[Records from a data collection]
* begin *

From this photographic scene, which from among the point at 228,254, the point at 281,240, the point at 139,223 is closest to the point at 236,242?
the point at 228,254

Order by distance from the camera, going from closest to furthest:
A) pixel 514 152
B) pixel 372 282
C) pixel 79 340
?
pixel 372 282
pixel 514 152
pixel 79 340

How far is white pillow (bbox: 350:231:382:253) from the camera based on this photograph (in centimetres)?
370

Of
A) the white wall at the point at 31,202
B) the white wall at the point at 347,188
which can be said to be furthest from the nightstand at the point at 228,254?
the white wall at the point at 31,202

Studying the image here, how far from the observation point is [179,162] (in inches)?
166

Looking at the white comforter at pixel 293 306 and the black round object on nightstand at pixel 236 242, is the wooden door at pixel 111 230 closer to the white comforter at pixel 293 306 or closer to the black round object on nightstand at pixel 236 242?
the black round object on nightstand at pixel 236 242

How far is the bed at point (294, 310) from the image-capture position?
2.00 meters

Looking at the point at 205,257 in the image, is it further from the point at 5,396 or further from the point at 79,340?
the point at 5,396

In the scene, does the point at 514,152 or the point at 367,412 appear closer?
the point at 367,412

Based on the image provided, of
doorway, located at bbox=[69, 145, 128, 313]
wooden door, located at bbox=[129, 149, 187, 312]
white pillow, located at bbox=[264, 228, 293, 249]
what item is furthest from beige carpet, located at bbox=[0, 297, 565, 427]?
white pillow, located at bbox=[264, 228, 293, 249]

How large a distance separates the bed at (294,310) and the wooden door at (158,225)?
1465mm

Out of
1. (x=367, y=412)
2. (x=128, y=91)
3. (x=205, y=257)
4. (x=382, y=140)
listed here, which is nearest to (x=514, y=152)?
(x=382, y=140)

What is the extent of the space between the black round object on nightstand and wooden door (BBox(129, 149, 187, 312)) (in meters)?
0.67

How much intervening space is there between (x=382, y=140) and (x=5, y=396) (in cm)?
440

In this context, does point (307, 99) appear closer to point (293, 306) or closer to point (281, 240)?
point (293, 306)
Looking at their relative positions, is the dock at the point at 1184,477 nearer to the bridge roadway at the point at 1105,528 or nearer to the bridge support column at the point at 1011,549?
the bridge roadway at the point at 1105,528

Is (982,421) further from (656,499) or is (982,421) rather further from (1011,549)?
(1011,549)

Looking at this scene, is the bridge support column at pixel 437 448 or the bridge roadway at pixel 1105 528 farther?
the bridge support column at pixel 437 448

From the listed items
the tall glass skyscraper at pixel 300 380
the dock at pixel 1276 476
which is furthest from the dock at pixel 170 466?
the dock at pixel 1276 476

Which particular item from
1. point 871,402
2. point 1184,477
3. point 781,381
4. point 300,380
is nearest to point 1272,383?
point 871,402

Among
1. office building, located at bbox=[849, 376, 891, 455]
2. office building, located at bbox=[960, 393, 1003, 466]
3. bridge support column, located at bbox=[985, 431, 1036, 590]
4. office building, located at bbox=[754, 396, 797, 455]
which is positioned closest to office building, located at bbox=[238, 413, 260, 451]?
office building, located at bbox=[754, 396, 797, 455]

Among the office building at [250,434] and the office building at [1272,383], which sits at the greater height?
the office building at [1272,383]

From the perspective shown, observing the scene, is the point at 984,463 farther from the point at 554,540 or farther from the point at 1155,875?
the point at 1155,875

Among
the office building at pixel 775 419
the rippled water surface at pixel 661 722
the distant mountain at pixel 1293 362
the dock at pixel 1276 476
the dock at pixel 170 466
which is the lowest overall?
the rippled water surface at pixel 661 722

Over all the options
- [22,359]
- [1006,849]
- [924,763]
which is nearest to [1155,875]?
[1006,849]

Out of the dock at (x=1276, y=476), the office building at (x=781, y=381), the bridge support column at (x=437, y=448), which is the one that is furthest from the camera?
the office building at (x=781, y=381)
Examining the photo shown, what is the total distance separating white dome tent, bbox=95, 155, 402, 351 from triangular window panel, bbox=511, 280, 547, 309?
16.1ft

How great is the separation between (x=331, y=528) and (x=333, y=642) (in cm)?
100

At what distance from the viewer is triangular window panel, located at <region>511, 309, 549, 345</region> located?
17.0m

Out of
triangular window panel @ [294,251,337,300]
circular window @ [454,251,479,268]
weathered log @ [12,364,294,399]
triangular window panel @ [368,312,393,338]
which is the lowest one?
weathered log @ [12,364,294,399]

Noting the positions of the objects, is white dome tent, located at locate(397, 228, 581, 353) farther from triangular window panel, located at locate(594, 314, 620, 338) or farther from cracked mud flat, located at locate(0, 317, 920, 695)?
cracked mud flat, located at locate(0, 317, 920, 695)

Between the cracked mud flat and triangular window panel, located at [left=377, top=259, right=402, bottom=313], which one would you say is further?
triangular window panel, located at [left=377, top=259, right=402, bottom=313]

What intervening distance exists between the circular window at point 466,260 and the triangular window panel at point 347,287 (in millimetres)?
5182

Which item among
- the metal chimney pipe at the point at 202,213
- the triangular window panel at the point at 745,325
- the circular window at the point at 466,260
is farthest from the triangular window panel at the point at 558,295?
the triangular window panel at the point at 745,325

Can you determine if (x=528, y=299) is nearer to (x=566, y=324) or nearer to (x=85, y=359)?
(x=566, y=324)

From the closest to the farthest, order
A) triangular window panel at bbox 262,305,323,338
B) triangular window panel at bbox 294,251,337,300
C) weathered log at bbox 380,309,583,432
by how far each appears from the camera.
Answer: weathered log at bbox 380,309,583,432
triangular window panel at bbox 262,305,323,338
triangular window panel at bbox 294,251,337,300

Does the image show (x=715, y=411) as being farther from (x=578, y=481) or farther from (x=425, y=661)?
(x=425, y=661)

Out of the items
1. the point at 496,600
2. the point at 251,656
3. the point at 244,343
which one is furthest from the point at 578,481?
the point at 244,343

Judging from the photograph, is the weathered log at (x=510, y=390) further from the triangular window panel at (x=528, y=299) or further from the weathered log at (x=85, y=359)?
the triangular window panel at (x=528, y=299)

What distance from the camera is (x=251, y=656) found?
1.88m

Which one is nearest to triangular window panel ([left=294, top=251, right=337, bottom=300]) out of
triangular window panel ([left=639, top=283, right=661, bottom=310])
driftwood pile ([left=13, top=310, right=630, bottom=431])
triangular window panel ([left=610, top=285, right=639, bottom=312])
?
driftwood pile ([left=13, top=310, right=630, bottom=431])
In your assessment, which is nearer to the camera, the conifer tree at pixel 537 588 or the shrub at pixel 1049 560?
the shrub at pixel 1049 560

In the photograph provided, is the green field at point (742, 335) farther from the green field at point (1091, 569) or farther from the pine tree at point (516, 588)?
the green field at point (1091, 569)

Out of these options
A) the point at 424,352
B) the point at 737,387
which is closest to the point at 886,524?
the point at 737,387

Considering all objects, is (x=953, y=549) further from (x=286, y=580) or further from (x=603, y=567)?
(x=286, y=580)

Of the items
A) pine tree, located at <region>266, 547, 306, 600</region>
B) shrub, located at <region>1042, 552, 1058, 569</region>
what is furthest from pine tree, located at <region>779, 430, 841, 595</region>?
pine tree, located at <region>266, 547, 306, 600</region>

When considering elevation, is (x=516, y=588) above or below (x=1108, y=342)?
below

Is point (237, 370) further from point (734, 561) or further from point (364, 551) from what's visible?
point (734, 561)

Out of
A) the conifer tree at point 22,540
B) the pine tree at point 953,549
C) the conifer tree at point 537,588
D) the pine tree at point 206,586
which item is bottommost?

* end *

From the line holding "In the photograph" to the last line of the records, quote each line exactly and add nothing.

In the photograph provided, is the green field at point (742, 335) farther from the green field at point (1091, 569) or farther from the pine tree at point (516, 588)?
the green field at point (1091, 569)

Out of these options
A) the point at 424,352
B) the point at 737,387
which is closest to the point at 886,524?
the point at 737,387

Considering all objects, is (x=953, y=549) further from (x=286, y=580) or further from (x=603, y=567)?
(x=286, y=580)

Of the items
A) pine tree, located at <region>266, 547, 306, 600</region>
B) shrub, located at <region>1042, 552, 1058, 569</region>
what is furthest from pine tree, located at <region>779, 430, 841, 595</region>?
pine tree, located at <region>266, 547, 306, 600</region>

When considering elevation, is (x=516, y=588) above or below (x=1108, y=342)?
below

Is point (237, 370) further from point (734, 561) or further from point (364, 551) from what's visible?
point (734, 561)

Out of
A) the conifer tree at point 22,540
B) the pine tree at point 953,549
C) the conifer tree at point 537,588
D) the pine tree at point 206,586
which item is bottommost?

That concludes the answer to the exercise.